### [WORK TO BE COMPLETED]
Copy the entries below word for word, starting at the line that contains "Can (x=32, y=39)" and continuing through the last line of the entries, including both of those lines.

### [SUPPLIED MATERIAL]
----

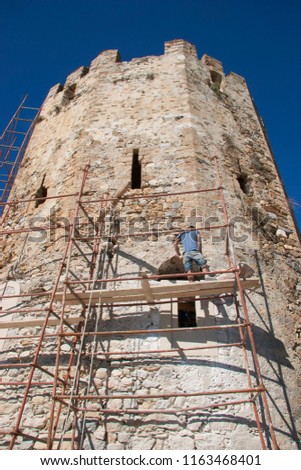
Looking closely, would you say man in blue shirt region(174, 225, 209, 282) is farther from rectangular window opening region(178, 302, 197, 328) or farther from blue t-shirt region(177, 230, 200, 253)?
rectangular window opening region(178, 302, 197, 328)

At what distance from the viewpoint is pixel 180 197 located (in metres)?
6.70

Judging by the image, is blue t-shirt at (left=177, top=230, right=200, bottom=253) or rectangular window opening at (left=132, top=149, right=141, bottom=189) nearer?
blue t-shirt at (left=177, top=230, right=200, bottom=253)

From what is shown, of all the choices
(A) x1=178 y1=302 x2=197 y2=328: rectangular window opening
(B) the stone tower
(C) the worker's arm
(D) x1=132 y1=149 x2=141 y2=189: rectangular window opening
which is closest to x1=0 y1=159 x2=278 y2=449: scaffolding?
(B) the stone tower

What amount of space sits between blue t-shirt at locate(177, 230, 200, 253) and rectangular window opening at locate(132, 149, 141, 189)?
1.88 meters

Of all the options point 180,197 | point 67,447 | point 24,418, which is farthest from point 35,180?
point 67,447

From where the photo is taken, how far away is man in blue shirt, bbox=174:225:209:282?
536 cm

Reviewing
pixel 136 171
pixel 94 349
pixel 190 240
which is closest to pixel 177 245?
pixel 190 240

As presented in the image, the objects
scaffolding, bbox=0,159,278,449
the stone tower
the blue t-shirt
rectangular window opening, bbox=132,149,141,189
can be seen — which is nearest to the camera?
scaffolding, bbox=0,159,278,449

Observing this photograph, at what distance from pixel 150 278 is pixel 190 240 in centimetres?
105

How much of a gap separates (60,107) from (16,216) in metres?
3.74

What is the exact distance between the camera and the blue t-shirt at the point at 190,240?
5.53 metres

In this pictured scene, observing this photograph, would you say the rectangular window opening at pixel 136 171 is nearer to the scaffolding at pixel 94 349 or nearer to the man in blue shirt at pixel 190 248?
the scaffolding at pixel 94 349

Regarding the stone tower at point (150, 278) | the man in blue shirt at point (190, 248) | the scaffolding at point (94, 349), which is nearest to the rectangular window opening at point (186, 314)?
the stone tower at point (150, 278)

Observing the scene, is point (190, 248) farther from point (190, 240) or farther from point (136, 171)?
point (136, 171)
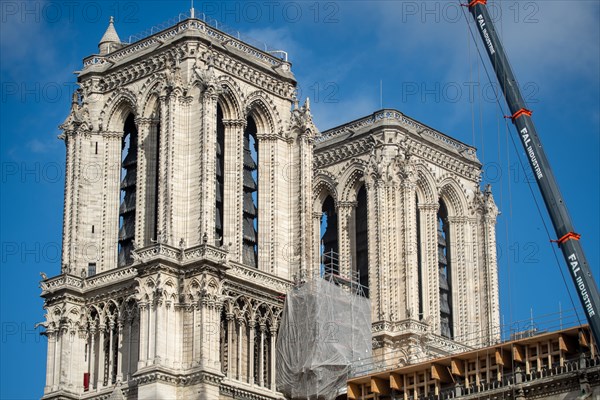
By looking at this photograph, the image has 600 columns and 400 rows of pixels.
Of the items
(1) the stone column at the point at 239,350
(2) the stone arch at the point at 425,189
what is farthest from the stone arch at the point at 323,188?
(1) the stone column at the point at 239,350

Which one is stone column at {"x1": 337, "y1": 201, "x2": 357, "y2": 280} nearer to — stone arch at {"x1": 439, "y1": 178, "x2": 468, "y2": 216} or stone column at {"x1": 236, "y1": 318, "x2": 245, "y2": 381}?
stone arch at {"x1": 439, "y1": 178, "x2": 468, "y2": 216}

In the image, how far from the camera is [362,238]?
99438 millimetres

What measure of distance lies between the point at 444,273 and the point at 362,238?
5.42 m

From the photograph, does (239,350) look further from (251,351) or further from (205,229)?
(205,229)

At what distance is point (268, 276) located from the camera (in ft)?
285

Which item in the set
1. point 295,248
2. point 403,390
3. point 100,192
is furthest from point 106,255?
point 403,390

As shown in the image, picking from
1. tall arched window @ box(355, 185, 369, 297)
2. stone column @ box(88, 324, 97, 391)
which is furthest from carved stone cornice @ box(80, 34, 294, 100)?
stone column @ box(88, 324, 97, 391)

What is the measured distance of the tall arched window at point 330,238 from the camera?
9769 centimetres

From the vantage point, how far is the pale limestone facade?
83000mm

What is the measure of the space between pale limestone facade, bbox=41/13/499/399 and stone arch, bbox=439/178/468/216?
245 centimetres

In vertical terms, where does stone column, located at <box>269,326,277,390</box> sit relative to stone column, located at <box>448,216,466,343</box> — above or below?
below

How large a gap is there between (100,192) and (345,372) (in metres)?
15.3

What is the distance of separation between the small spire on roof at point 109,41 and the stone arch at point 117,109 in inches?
168

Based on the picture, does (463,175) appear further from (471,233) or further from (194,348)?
(194,348)
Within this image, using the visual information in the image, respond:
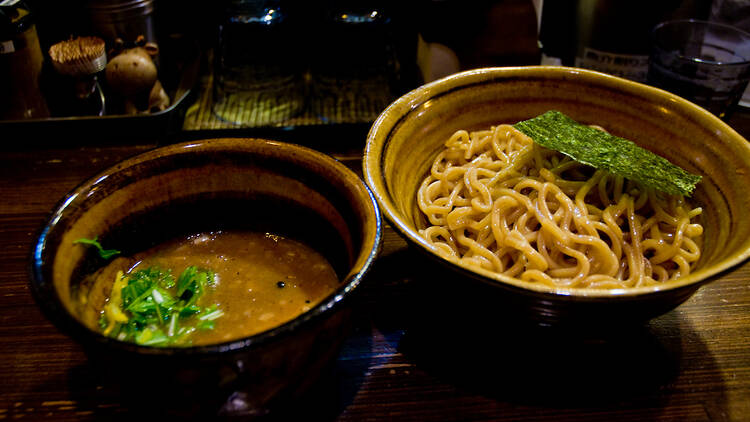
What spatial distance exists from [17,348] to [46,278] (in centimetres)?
58

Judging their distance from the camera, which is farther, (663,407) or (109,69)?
(109,69)

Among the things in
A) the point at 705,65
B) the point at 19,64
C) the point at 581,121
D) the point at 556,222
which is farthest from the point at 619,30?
the point at 19,64

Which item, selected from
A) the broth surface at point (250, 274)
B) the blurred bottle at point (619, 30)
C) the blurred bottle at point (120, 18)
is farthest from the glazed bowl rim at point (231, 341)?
the blurred bottle at point (619, 30)

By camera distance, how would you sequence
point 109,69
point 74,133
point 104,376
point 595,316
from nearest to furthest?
point 104,376 → point 595,316 → point 74,133 → point 109,69

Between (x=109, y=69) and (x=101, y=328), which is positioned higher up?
(x=109, y=69)

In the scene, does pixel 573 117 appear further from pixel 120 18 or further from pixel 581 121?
pixel 120 18

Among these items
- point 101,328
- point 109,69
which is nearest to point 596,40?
point 109,69

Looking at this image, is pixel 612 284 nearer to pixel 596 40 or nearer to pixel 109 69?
pixel 596 40

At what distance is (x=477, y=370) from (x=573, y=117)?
1.08 meters

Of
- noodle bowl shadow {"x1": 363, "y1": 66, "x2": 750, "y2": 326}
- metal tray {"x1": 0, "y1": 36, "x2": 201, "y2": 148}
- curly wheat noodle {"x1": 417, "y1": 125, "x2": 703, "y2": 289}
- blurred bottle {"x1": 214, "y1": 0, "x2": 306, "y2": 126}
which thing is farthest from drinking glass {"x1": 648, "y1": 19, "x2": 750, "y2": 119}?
metal tray {"x1": 0, "y1": 36, "x2": 201, "y2": 148}

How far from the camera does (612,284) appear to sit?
59.5 inches

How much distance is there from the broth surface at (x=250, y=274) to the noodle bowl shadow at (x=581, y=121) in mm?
304

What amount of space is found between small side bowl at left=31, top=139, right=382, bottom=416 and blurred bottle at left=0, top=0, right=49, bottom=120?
1.59 m

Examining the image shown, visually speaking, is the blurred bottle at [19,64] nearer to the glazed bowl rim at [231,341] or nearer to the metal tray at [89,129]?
the metal tray at [89,129]
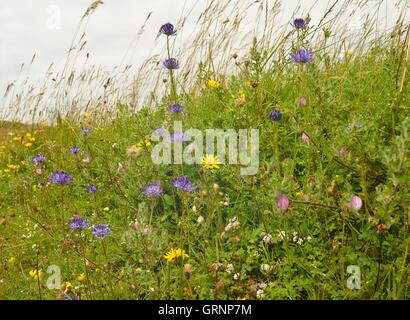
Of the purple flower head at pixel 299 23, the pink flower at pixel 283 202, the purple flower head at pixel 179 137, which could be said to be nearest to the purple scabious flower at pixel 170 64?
the purple flower head at pixel 179 137

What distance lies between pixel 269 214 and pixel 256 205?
0.09 meters

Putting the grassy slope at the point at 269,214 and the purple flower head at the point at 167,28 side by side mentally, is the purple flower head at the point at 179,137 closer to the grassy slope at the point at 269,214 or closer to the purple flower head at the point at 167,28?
the grassy slope at the point at 269,214

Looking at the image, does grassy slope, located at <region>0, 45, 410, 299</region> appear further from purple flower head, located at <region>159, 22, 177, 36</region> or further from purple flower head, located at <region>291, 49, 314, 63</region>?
purple flower head, located at <region>159, 22, 177, 36</region>

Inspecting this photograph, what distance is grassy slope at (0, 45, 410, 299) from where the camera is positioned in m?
1.81

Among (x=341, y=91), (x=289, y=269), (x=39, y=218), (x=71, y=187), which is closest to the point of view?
(x=289, y=269)

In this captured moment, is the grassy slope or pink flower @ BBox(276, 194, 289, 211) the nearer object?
pink flower @ BBox(276, 194, 289, 211)

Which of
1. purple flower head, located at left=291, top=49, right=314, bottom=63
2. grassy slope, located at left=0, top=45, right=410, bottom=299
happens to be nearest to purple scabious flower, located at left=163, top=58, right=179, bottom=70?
grassy slope, located at left=0, top=45, right=410, bottom=299

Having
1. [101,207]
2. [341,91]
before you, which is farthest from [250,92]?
[101,207]

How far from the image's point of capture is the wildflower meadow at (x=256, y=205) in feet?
5.93

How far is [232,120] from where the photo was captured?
9.46 ft

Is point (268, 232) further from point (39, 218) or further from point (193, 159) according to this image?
point (39, 218)

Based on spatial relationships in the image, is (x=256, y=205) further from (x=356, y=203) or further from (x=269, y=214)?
(x=356, y=203)

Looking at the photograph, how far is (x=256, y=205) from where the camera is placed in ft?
7.52
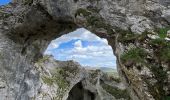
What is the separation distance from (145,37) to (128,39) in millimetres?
767

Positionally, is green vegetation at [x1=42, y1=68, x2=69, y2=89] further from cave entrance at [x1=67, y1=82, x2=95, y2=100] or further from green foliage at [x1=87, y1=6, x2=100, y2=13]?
green foliage at [x1=87, y1=6, x2=100, y2=13]

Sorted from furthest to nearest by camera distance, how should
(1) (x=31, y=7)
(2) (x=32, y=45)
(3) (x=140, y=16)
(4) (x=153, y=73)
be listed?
(2) (x=32, y=45) → (1) (x=31, y=7) → (3) (x=140, y=16) → (4) (x=153, y=73)

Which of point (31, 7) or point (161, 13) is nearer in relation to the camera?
point (161, 13)

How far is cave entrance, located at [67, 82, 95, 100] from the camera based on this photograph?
35.0m

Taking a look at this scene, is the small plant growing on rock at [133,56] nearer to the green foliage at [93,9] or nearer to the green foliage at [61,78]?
the green foliage at [93,9]

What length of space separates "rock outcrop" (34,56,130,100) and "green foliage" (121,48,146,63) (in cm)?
1356

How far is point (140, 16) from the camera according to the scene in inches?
613

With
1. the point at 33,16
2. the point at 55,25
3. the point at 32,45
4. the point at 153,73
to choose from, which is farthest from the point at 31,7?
the point at 153,73

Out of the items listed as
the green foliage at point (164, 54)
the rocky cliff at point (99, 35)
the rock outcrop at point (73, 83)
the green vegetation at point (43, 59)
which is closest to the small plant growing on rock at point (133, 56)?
the rocky cliff at point (99, 35)

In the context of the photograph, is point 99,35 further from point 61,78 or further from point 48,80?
point 61,78

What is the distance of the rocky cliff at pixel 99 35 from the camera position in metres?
13.7

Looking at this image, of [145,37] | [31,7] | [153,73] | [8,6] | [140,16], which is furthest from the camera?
[8,6]

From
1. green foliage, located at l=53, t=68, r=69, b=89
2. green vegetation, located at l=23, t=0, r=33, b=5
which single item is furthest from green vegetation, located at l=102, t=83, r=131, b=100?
green vegetation, located at l=23, t=0, r=33, b=5

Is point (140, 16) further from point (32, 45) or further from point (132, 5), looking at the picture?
point (32, 45)
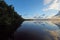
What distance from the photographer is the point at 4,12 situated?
11.8 metres

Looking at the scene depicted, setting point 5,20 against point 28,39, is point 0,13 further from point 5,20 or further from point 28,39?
point 28,39

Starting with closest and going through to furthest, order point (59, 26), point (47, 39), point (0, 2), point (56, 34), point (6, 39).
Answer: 1. point (47, 39)
2. point (56, 34)
3. point (6, 39)
4. point (59, 26)
5. point (0, 2)

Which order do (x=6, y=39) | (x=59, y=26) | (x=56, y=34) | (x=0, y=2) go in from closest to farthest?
(x=56, y=34)
(x=6, y=39)
(x=59, y=26)
(x=0, y=2)

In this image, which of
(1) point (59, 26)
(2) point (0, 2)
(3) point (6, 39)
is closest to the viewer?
(3) point (6, 39)

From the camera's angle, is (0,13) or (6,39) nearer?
(6,39)

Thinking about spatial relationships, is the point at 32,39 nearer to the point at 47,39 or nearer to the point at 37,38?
the point at 37,38

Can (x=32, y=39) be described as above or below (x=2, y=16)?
below

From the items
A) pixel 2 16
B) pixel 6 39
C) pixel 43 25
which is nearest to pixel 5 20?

----

### [COMPLETE RESPONSE]
Can (x=32, y=39) be described as above or below (x=2, y=16)?
below

From the items
A) pixel 2 16
B) pixel 6 39
C) pixel 43 25
which is nearest to pixel 5 20?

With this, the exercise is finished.